Contingency tables (sometimes called crosstabs) are used to summarize and analyze the joint distribution of two variables, possibly stratified by a third. A table of observation counts will be created for each combination of the variables in the row list and each variable in the column list. If a stratum variable is specified, separate tables are created for each level of the variable.


To create a contingency table, choose Contingency Tables from the Analysis menu on the menu bar of the Console window. The following window will appear.

To create a contingency table to relate the answers to two different survey questions add the row variable and column variable to the appropriate spaces and click Run. The results will appear in the Console Window.


In addition to observation counts, there are a number of additional cell values that can be displayed.

  • Percentages
    1. Row - Percentage in cell out of observations within each row
    2. Column - Percentage in cell out of observations within each column
    3. Total - Percentage in cell
  • Chi-squared
    1. Expected - The expected count of the cell if there were no relationship between the two variables
    2. Residuals - The observed count minus the expected count.
    3. Standardized residuals - The residuals standardized such that (if the two variables were independent) they have mean 0 and standard deviation 1. These residuals are useful in determining which cells of a contingency table contribute most to a significant chi-squared test.
    4. Adjusted residuals - These adjust the residuals by the row and column totals.


There is a rich variety of statistical tests that can be performed in the contingency table framework. Quite a few of the most important ones are covered by the dialog.

Comparing two nominal variables

Nominal variables are factors with no natural ordering such as race and gender (as opposed to education and tax bracket). There are three tests implemented that can be used to compare two nominal variables:

  1. Chi-Squared test - Perhaps the most popular and pervasive method, the chi-squared test can determine if there are any significant departures from independence. The Chi-squared test assumes the the cell counts are sufficiently large. Precisely what constitutes 'sufficiently large' is a mater of some debate. One rule of thumb is that all expected cell counts should be above 5. If this is violated, or if one wishes to be safe, the p-value can be calculated via monte carlo method. This yields an approximate p-value that is more accurate at small sample sizes, and can be made arbitrarily exact by increasing the simulation sample size. By default no Yates continuity 'correction' is used, and the mid p-value is used for the monte carlo simulation. These can be changed to their more conservative counterparts by selecting the 'Conservative' option.
  2. Likelihood Ratio - This test, also known as the G test is an alternative to the Chi-squared test, and assumes that the cell counts are sufficiently large. Williams' continuity 'correction' can be used by selecting the Conservative option.
  3. Fisher's Exact - This test can be used with very small sample sizes and very sparse data. It is exact, in that it is based on the exact distribution of the data. Deducer gives the mid p-value version of this test, whereas many other software packages give a more conservative version.

Comparing two nominal variables stratified by a third

  1. Mantel-haenszel - This test is like the Chi-squared test except that it adjusts for the stratification of a third variable. It assumes that the cell counts for a collapsed table (i.e. one that ignores the stratification variable) are sufficiently large. Additionally it assumes that the relationship between the two variables of interest is constant across strata.

Comparing two ordinal variables

Ordinal variable have a natural order, such as building floor or height.

  1. Kendall's tau - This is a measure of association similar to Pearson's correlation, but valid for discrete variables. It assumes a sufficiently large sample size.
  2. Spearman's rho - Spearman's rho is the result of calculating the Pearson's correlation on the rank transformed data.

Both correlations measure the strength of monotonic assosiation between the two variables on a scale similar to Pearson's Correlation. The relative virtues of two approaches have been debated, and some favor the use of kendall's tau.

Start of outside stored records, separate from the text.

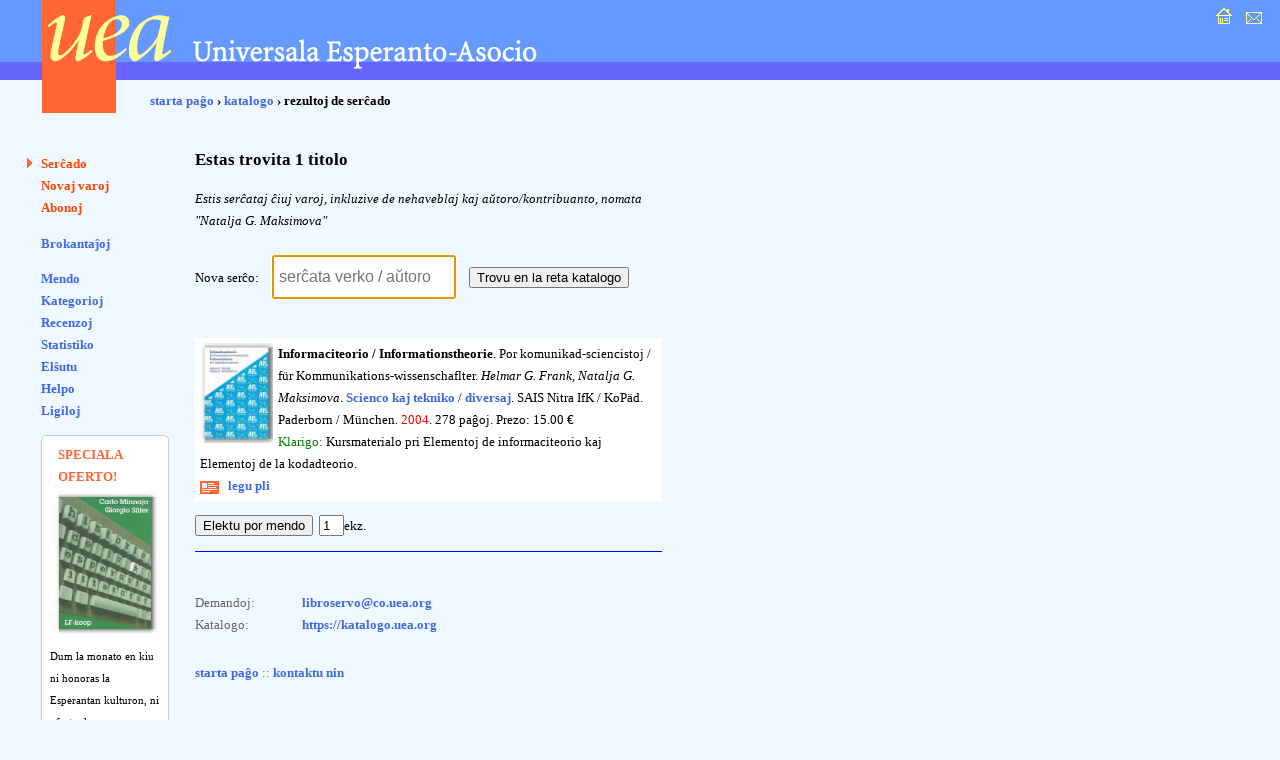

--- FILE ---
content_type: text/html; charset=UTF-8
request_url: https://katalogo.uea.org/katalogo.php?trovu=jes&auxtoro=Natalja+G.+Maksimova
body_size: 2530
content:
<?xml version="1.0" encoding="UTF-8"?><!DOCTYPE html PUBLIC "-//W3C//DTD XHTML 1.0 Strict//EN" "http://www.w3.org/TR/xhtml1/DTD/xhtml1-strict.dtd">
<html xmlns="http://www.w3.org/1999/xhtml" xml:lang="eo" lang="eo">
<head>
<title>UEA.ORG: Katalogo </title>
<meta http-equiv="content-type" content="text/html; charset=UTF-8" />
<meta name="author" content="Dirk Bindmann, Andrej Grigorjevskij" />
<meta name="robots" content="follow" />
<meta content="text/css" />
<link rel="stylesheet" type="text/css" media="all" href="dat/enhavo.css" />
 <style type="text/css">
<!--

hr {
 border: none;
  background-color: #0000FF;
  color: #0000FF;
  height: 1px;
}
#tab1 {
	text-align: right;
    font-weight: bold;
    background-color: #6666FF;
    padding: 5px;
    color: #FFFFFF;

}
#tab {
	background-color: #FFFFFF;
    text-align: left;
    padding: 5px;

}
ul.brokspaco>li {
margin-bottom:10px;
}
-->
</style>
<link rel="alternate" type="application/rss+xml" href="https://katalogo.uea.org/laste.xml" title="Laste aperis en katalogo.uea.org" />

</head>
<body onLoad="document.plia.retrovo.focus()">
<div id="teknika_averto"><em>Via retumilo malbone traktas stilfoliojn. Tial vi ne povas vidi la &#285;ustan aspekton de tiu &#265;i pa&#285;o.</em></div>
<div id="kapnavigiloj"><a title="starta pa&#285;o" href="https://uea.org"><img src="dat/hejmo.gif" width="22" height="22" alt="enirpagho" /></a>
  
  <a title="kontaktu nin" href="https://uea.org/asocio/kontaktoj"><img src="dat/letero.gif" width="22" height="22" alt="kontakto" /></a></div>
<div id="kapo">
  <h6><img src="dat/uea.gif" width="540" height="113" alt="Universala Esperanto-Asocio" /></h6>
</div>

<div id="hierarkio"> <a href="https://uea.org">starta pa&#285;o</a>
&#8250; <a href='https://katalogo.uea.org'>katalogo</a> &#8250; rezultoj de ser&#265;ado</div>
<div id="menuo">
   <ul  id="chefligoj">
 <li class="marko"><a href='/katalogo.php'>Ser&#265;ado</a></li>
<li><a href='/katalogo.php?st=novaj'>Novaj varoj</a></li>
<li><a href='/katalogo.php?st=abonoj'>Abonoj</a></li>
</ul><ul class='brokspaco'><li><a href='/katalogo.php?st=brokantaj'>Brokantaĵoj</a></li>
</ul>
<ul><li><a href='/katalogo.php?vidu=jes'>Mendo</a></li>
<li><a href='/katalogo.php?st=kat'>Kategorioj</a></li>
<li><a href='/katalogo.php?st=recenzoj'>Recenzoj</a></li>
<li><a href='/katalogo.php?st=list'>Statistiko</a></li>
<li><a href='/katalogo.php?st=elshuto'>El&#349;utu</a> </li>
<li><a href='/katalogo.php?kiel=helpo'>Helpo</a></li>
<li><a href='/katalogo.php?kiel=ligiloj'>Ligiloj</a></li>
</ul>
 
<style type="text/css">
<!--
.col {
	color: #FF6633;
	font-weight: bold;
    font-size: 125%;
	padding-left:8px;
}
#col2 {
		font-size: 85%;

}
#col1 {
	border-radius: 5px;
	border: 1px solid #ccc;
	background-color: #fff;
	padding: 8px;
	width: 110px;
	font-size:80%;
}
-->
</style> <ul><div id='col1'><div class='col'>SPECIALA OFERTO!</div><a href='https://katalogo.uea.org?inf=9203'><img src='https://katalogo.uea.org/bildoj/9203.jpg' style='width:110px;'></a><div>Dum la monato en kiu ni honoras la Esperantan kulturon, ni ofertas kun
sesona rabato, sendepende de la mendata kvanto, la imponan verkegon <div style='font-size:170%'><a href='https://katalogo.uea.org?inf=9203'>Historio de la Esperanta literaturo</a></div> 
</div></ul>  </ul>
</div>
<div id="enhavo">
   <div id="chefteksto">
<div id='paghotitolo'><h3>Estas trovita 1 titolo</h3><p size='-2'><em>Estis ser&#265;ataj &#265;iuj varoj, inkluzive de nehaveblaj kaj aŭtoro/kontribuanto, nomata &quot;Natalja G. Maksimova&quot;</em></p></div>
<form action='/katalogo.php' method='get' name='plia'>
Nova ser&#265;o:
<input type='text' name='retrovo' id='retrovo' value='' size='20' maxlength='50' style='width:170px;height:30px;font-size:120%;padding:5px;margin:10px' placeholder='serĉata verko / aŭtoro' >
<input type="submit" name="trovu" value="Trovu en la reta katalogo" /><br /><br /> </form><p style='background-color:#FFFFFF;padding:5px'><img src="etaj/7475.jpg" height=100 border="1" align="left" style="margin-right:5px"> <strong>Informaciteorio / Informationstheorie</strong>. Por komunikad-sciencistoj / für Kommunikations-wissenschaflter. <em>Helmar G. Frank, Natalja G. Maksimova</em>. <a href='/katalogo.php?kateg=stek'>Scienco kaj tekniko</a> / <font color='#0000FF'><a href='/katalogo.php?subkat=diversaj&trovu=jes'>diversaj</a></font>. SAIS Nitra IfK / KoPäd. Paderborn / München. <font color='#FF0000'>2004</font>. <nobr>278 pa&#285;oj</nobr>. <nobr>Prezo: 15.00 &euro;</nobr> <br /><font color='green'>Klarigo: </font> Kursmaterialo pri Elementoj de informaciteorio kaj Elementoj de la kodadteorio. <br clear='all'><a href='/katalogo.php?inf=7475'>
<img src='dat/detaloj.gif' width='22' height='18' align='absmiddle'>&nbsp;
legu pli</a>  &nbsp;  &nbsp; <form action='/katalogo.php' method='post'> <input type='hidden' name='vn' value='7475'>
<input type='hidden' name='pro' value='15.00'>
<input type='submit' id='mend' name='mend' value='Elektu por mendo'>&nbsp; <input type='text'name='kalkulo' value='1' size='1' maxlength='3'>ekz.</form>
</p><hr />    <div id="paghopiedo">
    <dl>
      <dt>Demandoj: </dt>
      <dd><a href="mailto:libroservo@co.uea.org">libroservo@co.uea.org</a></dd>

      <dt>Katalogo:</dt>
      <dd><a href="https://katalogo.uea.org/">https://katalogo.uea.org</a></dd>
    </dl>
    <div id="piednavigiloj"><a href="https://uea.org">starta pa&#285;o</a> :: <a href="https://uea.org/asocio/kontaktoj">kontaktu nin</a></div>
  </div>
</div>
</body></html>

Comparing one nominal and one ordinal variable

  1. Kruskal-Wallis - This test determines whether the ordinal variable tends to be greater in some categories of the nominal variable as opposed to others. It assumes a sufficiently large N, and exchangability, which is similar to an equal variance assumption.

The mid p-value

Through out Deducer, though not R in general, we use the mid p-value for all exact and monte carlo tests as opposed to the "standard exact" p-value. The mid p-value was chosen because it will always be as close or closer to it's nominal level than it's more conservative counterpart. A more thorough discussion is available for interested readers.